A Romanization or Romanisation is a system for representing a language with the Roman alphabet, where these typically use a writing system other than the Roman alphabet. Three methods may be used to carry out Romanization: transliteration, transcription and phonemic conversion. Each Romanization has its own set of rules for pronunciation of the Romanized words.

To romanize is to transcribe or transliterate a language into the Roman alphabet.
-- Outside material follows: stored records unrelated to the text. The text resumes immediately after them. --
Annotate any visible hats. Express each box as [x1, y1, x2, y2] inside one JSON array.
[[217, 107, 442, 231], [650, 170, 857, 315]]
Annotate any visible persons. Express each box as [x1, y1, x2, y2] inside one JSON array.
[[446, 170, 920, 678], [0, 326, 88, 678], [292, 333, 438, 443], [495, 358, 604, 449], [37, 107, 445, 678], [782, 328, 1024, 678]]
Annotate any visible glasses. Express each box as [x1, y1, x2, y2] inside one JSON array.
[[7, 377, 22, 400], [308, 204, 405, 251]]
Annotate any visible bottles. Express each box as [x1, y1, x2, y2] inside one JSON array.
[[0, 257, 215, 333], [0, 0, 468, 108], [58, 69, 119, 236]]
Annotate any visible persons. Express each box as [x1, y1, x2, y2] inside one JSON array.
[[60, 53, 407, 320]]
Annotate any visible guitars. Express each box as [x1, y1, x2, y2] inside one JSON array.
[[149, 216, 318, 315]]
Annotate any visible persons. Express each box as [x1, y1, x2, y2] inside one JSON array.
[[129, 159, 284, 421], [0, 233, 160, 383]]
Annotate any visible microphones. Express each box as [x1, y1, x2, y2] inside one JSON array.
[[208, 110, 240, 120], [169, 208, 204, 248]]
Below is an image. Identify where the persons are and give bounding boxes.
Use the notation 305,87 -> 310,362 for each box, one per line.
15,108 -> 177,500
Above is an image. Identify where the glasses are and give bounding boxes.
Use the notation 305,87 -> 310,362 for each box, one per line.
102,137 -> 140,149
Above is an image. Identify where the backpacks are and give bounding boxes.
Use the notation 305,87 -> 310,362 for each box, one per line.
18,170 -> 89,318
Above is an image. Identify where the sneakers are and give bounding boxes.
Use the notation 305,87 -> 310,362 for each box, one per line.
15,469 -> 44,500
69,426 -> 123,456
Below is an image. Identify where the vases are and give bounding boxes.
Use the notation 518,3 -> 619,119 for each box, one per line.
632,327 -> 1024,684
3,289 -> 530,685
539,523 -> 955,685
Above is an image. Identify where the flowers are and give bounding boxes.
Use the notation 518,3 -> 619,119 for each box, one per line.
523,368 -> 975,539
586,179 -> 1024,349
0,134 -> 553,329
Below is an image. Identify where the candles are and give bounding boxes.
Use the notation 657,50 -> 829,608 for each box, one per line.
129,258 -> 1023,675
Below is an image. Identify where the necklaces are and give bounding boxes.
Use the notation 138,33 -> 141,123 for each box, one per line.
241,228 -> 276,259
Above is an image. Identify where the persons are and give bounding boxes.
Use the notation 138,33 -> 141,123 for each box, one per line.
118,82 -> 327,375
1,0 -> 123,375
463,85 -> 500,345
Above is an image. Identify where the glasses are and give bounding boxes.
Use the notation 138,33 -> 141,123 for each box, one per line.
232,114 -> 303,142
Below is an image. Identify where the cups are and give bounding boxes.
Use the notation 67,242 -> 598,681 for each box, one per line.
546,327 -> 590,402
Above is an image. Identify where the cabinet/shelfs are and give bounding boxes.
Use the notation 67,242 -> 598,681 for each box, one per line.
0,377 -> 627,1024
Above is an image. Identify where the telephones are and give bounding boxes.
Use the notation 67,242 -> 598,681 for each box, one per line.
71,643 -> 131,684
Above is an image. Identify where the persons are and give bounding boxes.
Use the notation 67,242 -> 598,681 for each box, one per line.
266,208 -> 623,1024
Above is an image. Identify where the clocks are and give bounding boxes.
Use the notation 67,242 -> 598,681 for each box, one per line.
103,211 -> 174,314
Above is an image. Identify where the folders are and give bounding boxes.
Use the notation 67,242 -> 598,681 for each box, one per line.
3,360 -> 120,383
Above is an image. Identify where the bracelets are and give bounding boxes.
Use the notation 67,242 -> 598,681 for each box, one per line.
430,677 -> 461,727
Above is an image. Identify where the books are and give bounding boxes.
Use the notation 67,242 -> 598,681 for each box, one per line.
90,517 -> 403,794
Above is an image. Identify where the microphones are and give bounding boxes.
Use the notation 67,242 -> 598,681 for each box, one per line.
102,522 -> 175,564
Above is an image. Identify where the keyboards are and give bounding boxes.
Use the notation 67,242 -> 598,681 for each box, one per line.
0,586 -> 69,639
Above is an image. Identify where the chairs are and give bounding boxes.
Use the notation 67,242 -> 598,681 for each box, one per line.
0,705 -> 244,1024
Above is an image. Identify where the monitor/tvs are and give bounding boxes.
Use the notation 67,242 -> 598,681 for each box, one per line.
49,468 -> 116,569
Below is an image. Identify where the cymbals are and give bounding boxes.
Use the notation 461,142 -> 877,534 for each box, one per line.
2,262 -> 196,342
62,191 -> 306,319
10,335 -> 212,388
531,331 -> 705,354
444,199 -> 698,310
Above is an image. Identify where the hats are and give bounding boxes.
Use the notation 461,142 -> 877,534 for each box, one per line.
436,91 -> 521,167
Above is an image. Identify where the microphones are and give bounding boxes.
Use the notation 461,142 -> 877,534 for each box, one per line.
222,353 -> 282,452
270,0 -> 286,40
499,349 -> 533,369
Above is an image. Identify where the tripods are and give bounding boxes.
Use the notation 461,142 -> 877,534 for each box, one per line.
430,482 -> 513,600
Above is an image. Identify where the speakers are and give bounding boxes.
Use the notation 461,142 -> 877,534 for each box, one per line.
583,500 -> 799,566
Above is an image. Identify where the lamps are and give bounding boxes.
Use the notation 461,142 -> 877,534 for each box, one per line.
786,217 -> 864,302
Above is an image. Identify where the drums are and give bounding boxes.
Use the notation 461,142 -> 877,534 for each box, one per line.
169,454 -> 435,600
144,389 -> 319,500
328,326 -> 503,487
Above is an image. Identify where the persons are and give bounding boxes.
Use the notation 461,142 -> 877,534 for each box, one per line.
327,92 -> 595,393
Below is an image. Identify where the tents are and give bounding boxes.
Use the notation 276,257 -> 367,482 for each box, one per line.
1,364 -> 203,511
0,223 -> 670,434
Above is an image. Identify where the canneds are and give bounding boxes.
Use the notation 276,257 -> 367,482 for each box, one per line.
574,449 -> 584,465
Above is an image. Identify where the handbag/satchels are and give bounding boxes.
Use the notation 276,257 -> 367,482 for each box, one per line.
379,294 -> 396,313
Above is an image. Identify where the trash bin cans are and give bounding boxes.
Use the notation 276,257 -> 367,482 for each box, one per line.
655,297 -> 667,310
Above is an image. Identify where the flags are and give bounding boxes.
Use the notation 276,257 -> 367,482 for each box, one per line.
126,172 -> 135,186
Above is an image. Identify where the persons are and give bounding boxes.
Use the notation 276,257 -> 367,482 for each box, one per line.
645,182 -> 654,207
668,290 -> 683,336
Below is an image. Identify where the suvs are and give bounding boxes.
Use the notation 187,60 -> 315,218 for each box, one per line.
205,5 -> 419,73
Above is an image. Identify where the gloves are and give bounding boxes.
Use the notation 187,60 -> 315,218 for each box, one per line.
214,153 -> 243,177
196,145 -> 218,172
This process is most commonly associated with the Chinese, Japanese and Korean languages (CJK).

Table of contents
1 Chinese language
2 Japanese language
3 Korean language

Chinese language

Some languages have more than one system of Romanization; Mandarin, for example, has several, including Wade-Giles, Yale, Postal Pinyin, Tongyong Pinyin, and Hanyu pinyin; and Cantonese has Jyutping, penkyamp, Gwohngdongwaa pengyam, Sidney Lau, Barnett-Chao, Meyer-Wempe, and Yale.

In Mainland China, Hanyu Pinyin has been used officially for decades, primarily as a linguistic tool for teaching the official Mandarin variant of Chinese to student whose mother tongue is not Mandarin. The Roman alphabet is used to commonalise the pronunciation of Mandarin words, since Chinese characters describe only things and concepts, and provide no pronunciation information. China has literally hundreds of distinct dialects, though there is one common written language.

External links

Japanese language

Romanization in Japanese is called "Romaji". Common systems include Hepburn and Kunrei-shiki systems. ISO 3602 is a system approved by ISO.

Korean language

''Main article: Romanization of Korean

Romanization in the Korean language is called "Romaja". The most common system that was used in South Korea was the McCune-Reischauer system. North Korea continues its usage. Today, South Korea uses the revised version of Romanization that was approved by their government in the year of 2000. Road signs and textbooks are required to follow these rules as soon as possible. Personal names are still left to personal preference, but the government encourages using the new system. A third system--the Yale romanization system--is used mainly in academic literature. During the period of Russian interest in Korea at the beginning of the 20th century, attempts were also made at representing Korean in Cyrillic.



Internet Hotel Solutions

Site Sponsors
AC Units
Baltimore Harbor
Boot Camp Grads
Bra Size
Burkittsville
College Hotels
Digital Harbor
Free Cell Phones
Golden Hare Travel
Golf Vacations
Golf Courses
Gourmet
Hair Styles
Hippodrome
iWoman
Lesson Plans
Maryland Hotels
MD Genealogy
Minor League Stuff
Motel Site
Ocean City
OC Real Estate
Old Agers
Office Supplies
Orlando
Pet Friendly Hotel
Room Prices
Savannah, GA
Ski Vacations
South Baltimore
Student Teaching
Travel Sources
University Hotels
Visit Military Bases
Washington, DC

Brought to you by NoChildLeftBehind.com and the Beaches and Towns Network, LLC.